Catastrophe, catastrophic… The media coverage, that is.

First there was Irma — the hurricane / cyclone of this century or every century, churning the Atlantic, fed by warm water, devouring and spitting out in small pieces everything that stood on smaller islands like St. Martin and Barbuda.

Irma grew to Category 5 and some forecasters were predicting a category 6 might have to be created to fully give shape and form to Irma’s immensity and the coming catastrophe apocalypse.

Catastrophe. Catastrophe. Catastrophe.

Apocalypse. Apocalypse. Apocalypse.

“Has there ever been a storm so capable of catastrophe such as we are expecting?” asked Matt Lauer of the governor of Florida in the early morning hours during a three-hour catastrophe special on NBC.

“We’re praying for everyone,” the governor replied. “I’m not sparing any resources during Hurricane Irma,” he said.

“You have our prayers,” added the effervescent Savannah Guthrie, Lauer’s sidekick co-host.

Southern Floridians and everyone to be hit by the hurricane in other cities and states in its swath could also depend on the prayers and good wishes of Lester Holt and the sometimes outrageous but always entertaining weatherman Al Roker-who was wearing his serious face Sunday morning.

They were all talking storm surge this and storm surge that, flooding this and flooding that, winds this and winds that and on and on and on ad nauseum, ad infinitum.


Using NBC as the measure of equivalency and undifferentiated sameness in national broadcasting, American viewers riveted by the coming cataclysm were left to wonder if anything and anyone were going to survive Irma?

The extension of the thoughts being expressed by the news folks on all the media outlets was this?

Are more people going to die than ever before?

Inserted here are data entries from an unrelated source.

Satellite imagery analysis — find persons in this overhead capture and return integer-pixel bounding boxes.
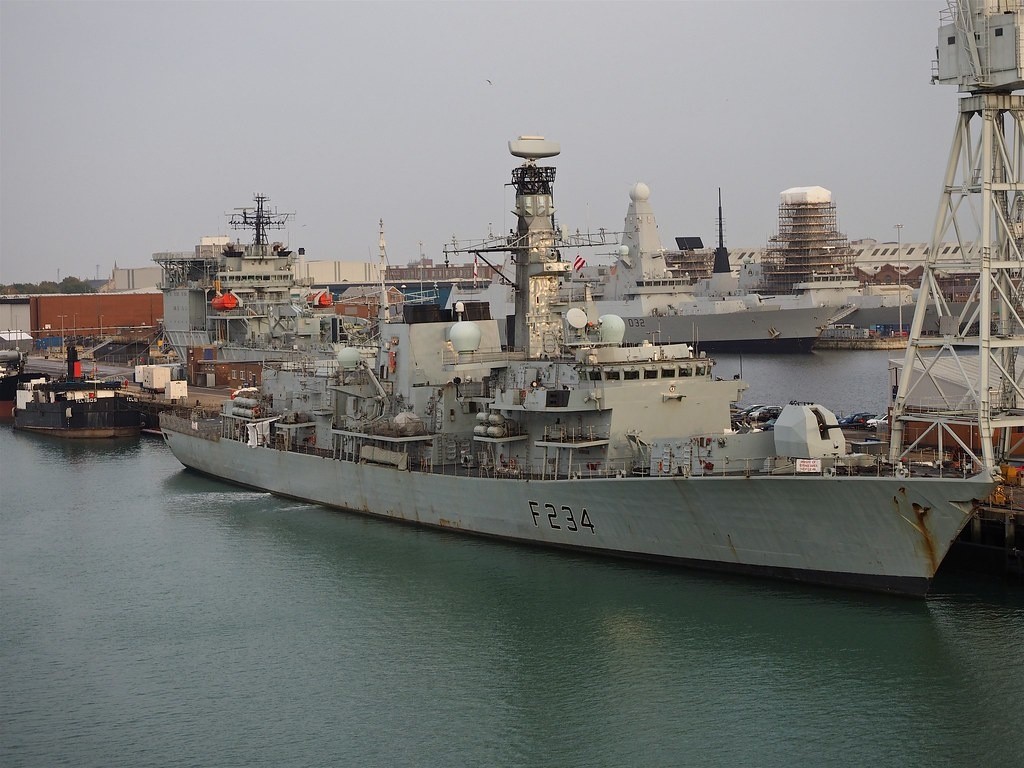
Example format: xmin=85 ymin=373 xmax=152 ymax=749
xmin=125 ymin=379 xmax=128 ymax=388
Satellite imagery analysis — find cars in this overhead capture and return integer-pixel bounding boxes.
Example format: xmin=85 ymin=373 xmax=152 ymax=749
xmin=838 ymin=412 xmax=887 ymax=428
xmin=736 ymin=404 xmax=783 ymax=421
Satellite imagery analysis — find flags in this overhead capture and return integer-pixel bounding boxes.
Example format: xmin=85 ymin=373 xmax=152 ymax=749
xmin=473 ymin=256 xmax=478 ymax=288
xmin=573 ymin=255 xmax=585 ymax=271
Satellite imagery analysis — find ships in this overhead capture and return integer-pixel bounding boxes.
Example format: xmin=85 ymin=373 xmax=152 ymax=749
xmin=159 ymin=134 xmax=997 ymax=597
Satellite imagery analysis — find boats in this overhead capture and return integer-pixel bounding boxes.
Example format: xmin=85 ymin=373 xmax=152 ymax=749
xmin=14 ymin=378 xmax=142 ymax=438
xmin=571 ymin=182 xmax=861 ymax=362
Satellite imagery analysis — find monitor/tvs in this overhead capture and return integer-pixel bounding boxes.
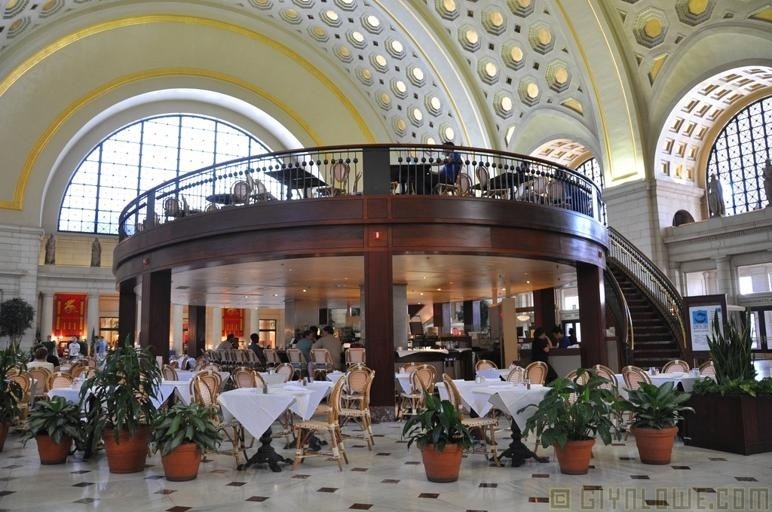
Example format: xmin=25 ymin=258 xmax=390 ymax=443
xmin=289 ymin=338 xmax=297 ymax=346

Are more homes going to be destroyed than ever before?

Is this catastrophe the catastrophe of catastrophes?

All of this remained to be actualized before the storm completed its path.

With winds of 185 miles per hour and swirling growing mass something like 300 miles from side to side and from north to south, this was to be the catastrophe of all catastrophes in the history of hurricanes in North America.

Forecasters, the National Weather Service, the Weather Channel, CNN, NBC, CBS, ABC et al ramped up for what was likely to be the greatest loss of life and of material things in the history of the nation in Southern Florida.

Sunday morning as Irma went over the Florida Keys a funny thing happened.

The Keys weren’t washed away.

Then the storm did a slight turn and Miami was spared and West Palm Beach and even Orlando.

The westward lean the storm took now appeared to be preparing for the decimation of Florida’s West coast up to Fort Meyers, to Tampa and then to Tallahassee.

The storm weakened a bit and fell to category 3 over the Everglades. It came back a bit to category 4 over the open water heading for Florida’s West Coast.

The crime here is not reporting the possible end and a cataclysm, catastrophe, apocalypse.

The crime is that this didn’t happen.

A whole lot of time was spent broadcasting live the coming end and the coming end didn’t arrive.

There was damage. There was flooding from storm surge. There are homes that have to be rebuilt and beaches and hotels along the shore simply swept away.

The real story was the displacement of about 5 million people in Southern Florida and the fact many of these folks will live without electricity for a week or longer.

Editors can’t persuade themselves to tell this story until the storm has died and the possibility of broadcasting live a catastrophe has passed.